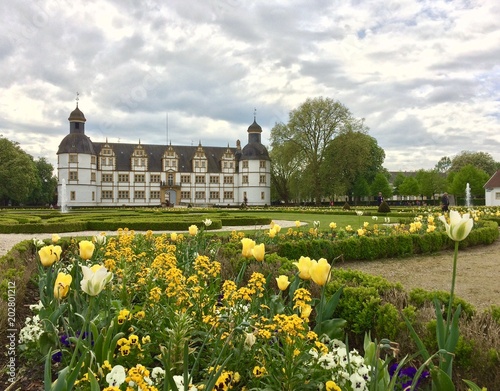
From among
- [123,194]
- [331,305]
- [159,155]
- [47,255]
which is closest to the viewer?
[331,305]

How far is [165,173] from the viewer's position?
5969 cm

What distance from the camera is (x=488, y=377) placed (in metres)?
3.07

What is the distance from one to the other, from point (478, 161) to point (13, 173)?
7221 centimetres

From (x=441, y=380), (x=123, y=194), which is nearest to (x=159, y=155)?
(x=123, y=194)

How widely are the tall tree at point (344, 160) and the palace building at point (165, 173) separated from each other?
13.7 m

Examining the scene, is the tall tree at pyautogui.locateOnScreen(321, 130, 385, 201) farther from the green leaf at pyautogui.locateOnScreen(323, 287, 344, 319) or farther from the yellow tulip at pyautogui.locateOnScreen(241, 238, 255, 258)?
the green leaf at pyautogui.locateOnScreen(323, 287, 344, 319)

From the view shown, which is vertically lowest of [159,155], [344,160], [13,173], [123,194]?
[123,194]

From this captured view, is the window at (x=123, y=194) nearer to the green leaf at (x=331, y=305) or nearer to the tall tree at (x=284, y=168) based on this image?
the tall tree at (x=284, y=168)

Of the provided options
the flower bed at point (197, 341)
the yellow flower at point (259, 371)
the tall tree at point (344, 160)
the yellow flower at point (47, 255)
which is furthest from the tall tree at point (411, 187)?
the yellow flower at point (259, 371)

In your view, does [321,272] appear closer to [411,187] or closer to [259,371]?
[259,371]

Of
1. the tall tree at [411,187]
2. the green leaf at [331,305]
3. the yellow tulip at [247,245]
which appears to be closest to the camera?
the green leaf at [331,305]

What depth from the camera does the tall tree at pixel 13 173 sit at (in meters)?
51.8

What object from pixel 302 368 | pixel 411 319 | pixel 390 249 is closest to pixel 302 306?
pixel 302 368

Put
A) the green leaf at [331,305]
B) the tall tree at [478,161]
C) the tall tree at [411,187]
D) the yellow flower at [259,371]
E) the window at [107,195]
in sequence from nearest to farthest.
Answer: the yellow flower at [259,371] < the green leaf at [331,305] < the window at [107,195] < the tall tree at [411,187] < the tall tree at [478,161]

→ **The problem**
Copy the material above word for word, leaving out the picture.

→ **Exercise solution**
From among
- [123,194]
- [331,305]
- [159,155]
- [47,255]
which is closest to the viewer?
[331,305]

How far is [165,173] from the viewer's position?
5969 cm

What distance from the camera is (x=488, y=377) placed (in metres)?
3.07

What is the distance from one to the other, from point (478, 161) to point (13, 173)?
7221 centimetres

From (x=441, y=380), (x=123, y=194), which is nearest to (x=159, y=155)?
(x=123, y=194)

How widely are the tall tree at point (344, 160) and the palace building at point (165, 173) separated from each other?
13.7 m

Examining the scene, is the tall tree at pyautogui.locateOnScreen(321, 130, 385, 201) farther from the green leaf at pyautogui.locateOnScreen(323, 287, 344, 319) or farther from the yellow tulip at pyautogui.locateOnScreen(241, 238, 255, 258)?
the green leaf at pyautogui.locateOnScreen(323, 287, 344, 319)

From the view shown, which is vertically lowest of [159,155], [344,160], [13,173], [123,194]?
[123,194]

From this captured view, is the window at (x=123, y=194) nearer to the green leaf at (x=331, y=305) or nearer to the tall tree at (x=284, y=168) based on this image?
the tall tree at (x=284, y=168)

Of the provided options
the flower bed at point (197, 341)
the yellow flower at point (259, 371)
the tall tree at point (344, 160)
the yellow flower at point (47, 255)
which is furthest from the tall tree at point (411, 187)?
the yellow flower at point (259, 371)

In your view, does [321,272] appear closer to [411,187] or closer to [259,371]?
[259,371]

Of
1. the tall tree at [411,187]
2. the green leaf at [331,305]
3. the yellow tulip at [247,245]
which appears to be closest to the camera?
the green leaf at [331,305]

What depth from the camera does the tall tree at pixel 13 173 sit at (in meters)?
51.8

What object from pixel 302 368 | pixel 411 319 | pixel 390 249 is closest to pixel 302 306?
pixel 302 368

Put
A) the green leaf at [331,305]
B) the tall tree at [478,161]
C) the tall tree at [411,187]
D) the yellow flower at [259,371]
E) the window at [107,195]
in sequence from nearest to farthest.
Answer: the yellow flower at [259,371] < the green leaf at [331,305] < the window at [107,195] < the tall tree at [411,187] < the tall tree at [478,161]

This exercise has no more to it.